## EXERCISE REQUIREMENTS
From the line containing "How great a" through the last line of the material, copy every line exactly, both ends inclusive; do not copy pictures.

## RECORD EXTRACTS
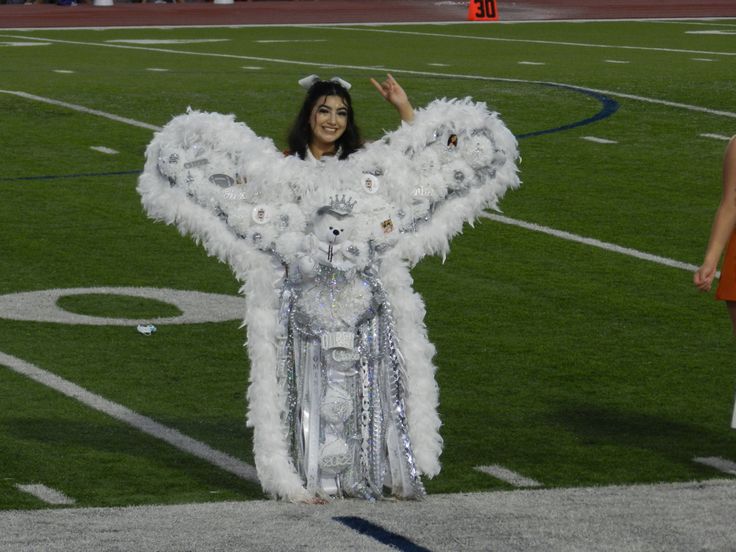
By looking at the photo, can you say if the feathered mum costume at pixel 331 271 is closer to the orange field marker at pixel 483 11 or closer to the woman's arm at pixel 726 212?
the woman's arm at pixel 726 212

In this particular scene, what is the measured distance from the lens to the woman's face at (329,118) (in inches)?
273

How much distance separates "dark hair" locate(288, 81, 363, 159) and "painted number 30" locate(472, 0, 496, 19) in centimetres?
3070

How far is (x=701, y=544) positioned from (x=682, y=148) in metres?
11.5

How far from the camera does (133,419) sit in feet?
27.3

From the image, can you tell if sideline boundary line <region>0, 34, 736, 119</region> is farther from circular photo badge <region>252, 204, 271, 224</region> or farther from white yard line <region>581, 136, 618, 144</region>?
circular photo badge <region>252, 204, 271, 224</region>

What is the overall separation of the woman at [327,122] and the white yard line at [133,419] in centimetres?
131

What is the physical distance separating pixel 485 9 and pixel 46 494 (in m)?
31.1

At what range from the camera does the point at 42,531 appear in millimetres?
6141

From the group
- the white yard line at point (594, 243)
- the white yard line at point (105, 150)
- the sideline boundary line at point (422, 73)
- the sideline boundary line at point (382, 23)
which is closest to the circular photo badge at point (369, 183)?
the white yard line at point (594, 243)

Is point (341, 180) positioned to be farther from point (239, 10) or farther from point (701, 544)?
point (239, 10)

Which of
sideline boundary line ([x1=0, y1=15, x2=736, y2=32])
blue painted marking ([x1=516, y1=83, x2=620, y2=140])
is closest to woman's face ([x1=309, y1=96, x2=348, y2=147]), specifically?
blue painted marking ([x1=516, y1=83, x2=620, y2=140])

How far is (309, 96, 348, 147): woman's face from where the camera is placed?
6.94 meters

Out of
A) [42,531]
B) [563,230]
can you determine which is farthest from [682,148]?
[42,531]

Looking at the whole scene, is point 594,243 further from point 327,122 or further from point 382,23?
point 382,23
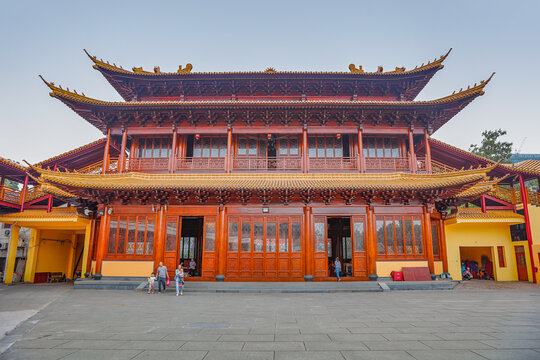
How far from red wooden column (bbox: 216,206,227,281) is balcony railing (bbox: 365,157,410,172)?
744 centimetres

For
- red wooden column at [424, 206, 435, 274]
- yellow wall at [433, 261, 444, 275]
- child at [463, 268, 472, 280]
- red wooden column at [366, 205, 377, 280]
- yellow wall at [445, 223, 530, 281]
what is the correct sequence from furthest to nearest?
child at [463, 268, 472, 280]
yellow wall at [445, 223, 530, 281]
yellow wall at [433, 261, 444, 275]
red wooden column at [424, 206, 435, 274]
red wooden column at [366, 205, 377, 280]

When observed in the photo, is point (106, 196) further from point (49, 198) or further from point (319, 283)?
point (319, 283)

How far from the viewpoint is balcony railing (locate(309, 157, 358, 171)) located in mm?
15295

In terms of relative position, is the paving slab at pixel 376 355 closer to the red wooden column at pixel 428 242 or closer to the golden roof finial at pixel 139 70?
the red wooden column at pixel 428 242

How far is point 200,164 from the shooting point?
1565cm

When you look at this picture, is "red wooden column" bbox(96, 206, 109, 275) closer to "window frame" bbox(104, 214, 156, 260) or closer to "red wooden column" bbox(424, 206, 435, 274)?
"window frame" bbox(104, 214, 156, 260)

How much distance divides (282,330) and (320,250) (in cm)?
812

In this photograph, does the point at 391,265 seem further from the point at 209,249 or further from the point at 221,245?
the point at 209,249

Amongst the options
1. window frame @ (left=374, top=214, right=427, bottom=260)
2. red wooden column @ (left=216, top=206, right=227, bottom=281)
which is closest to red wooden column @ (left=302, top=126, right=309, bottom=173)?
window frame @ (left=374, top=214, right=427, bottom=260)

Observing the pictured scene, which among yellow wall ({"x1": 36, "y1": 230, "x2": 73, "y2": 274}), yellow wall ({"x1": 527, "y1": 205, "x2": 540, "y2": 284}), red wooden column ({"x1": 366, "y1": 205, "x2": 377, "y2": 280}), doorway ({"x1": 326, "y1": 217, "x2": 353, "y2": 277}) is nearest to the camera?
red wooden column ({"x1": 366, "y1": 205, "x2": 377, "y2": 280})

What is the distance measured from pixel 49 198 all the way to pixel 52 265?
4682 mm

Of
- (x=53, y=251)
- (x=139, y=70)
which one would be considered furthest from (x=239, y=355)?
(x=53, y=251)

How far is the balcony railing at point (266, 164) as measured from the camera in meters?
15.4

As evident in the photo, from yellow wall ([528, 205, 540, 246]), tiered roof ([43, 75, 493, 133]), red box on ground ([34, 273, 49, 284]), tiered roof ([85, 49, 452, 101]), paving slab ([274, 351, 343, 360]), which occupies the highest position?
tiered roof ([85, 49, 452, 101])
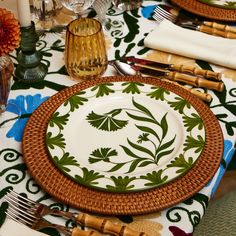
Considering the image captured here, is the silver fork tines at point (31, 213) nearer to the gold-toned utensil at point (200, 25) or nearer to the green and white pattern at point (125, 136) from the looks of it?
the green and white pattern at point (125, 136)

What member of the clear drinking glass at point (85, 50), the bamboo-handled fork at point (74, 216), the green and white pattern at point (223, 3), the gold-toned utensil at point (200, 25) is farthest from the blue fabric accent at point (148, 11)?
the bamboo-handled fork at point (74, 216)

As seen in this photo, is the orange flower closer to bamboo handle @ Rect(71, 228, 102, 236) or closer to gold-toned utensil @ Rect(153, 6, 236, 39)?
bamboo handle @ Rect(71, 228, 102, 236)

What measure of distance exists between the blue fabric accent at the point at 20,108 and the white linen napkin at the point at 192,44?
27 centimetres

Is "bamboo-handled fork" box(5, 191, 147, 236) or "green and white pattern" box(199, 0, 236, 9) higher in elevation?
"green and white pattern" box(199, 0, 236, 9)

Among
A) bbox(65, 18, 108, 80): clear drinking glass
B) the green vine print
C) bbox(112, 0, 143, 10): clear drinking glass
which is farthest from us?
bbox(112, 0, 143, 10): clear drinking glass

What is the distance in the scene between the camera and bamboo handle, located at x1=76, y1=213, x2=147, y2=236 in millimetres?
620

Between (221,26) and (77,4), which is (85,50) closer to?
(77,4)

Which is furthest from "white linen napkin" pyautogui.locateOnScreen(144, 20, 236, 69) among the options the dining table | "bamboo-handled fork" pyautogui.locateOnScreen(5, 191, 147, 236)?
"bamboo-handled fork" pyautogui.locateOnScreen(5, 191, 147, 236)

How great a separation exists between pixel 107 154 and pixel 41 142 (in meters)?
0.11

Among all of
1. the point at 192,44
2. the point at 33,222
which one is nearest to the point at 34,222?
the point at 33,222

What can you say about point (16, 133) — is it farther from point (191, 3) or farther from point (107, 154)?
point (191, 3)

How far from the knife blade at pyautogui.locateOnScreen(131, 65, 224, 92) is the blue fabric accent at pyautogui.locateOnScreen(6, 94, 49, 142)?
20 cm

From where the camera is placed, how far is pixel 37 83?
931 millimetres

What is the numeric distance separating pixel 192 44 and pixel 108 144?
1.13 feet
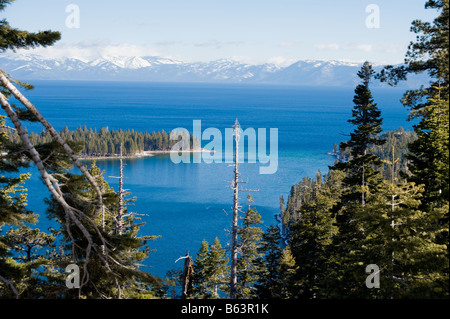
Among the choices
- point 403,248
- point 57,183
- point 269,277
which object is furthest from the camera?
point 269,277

## FULL ANSWER
How great a separation exists between pixel 107 154 and pixel 41 142 (in meters)?
0.11

Among all of
1. the point at 192,44
2. the point at 33,222
which one is nearest to the point at 34,222?
the point at 33,222

What can you say about point (16, 133) — is it farther from point (191, 3) or farther from point (107, 154)?
point (191, 3)

How far from the knife blade at pyautogui.locateOnScreen(131, 65, 224, 92) is the blue fabric accent at pyautogui.locateOnScreen(6, 94, 49, 142)?
20 cm

From where the camera is placed, how far is pixel 37 83?
931 millimetres

What is the numeric distance separating pixel 192 44 and pixel 108 144?
1.13 feet
Among the choices
- point 403,248
- point 57,183
- point 269,277
which object is furthest from the camera?
point 269,277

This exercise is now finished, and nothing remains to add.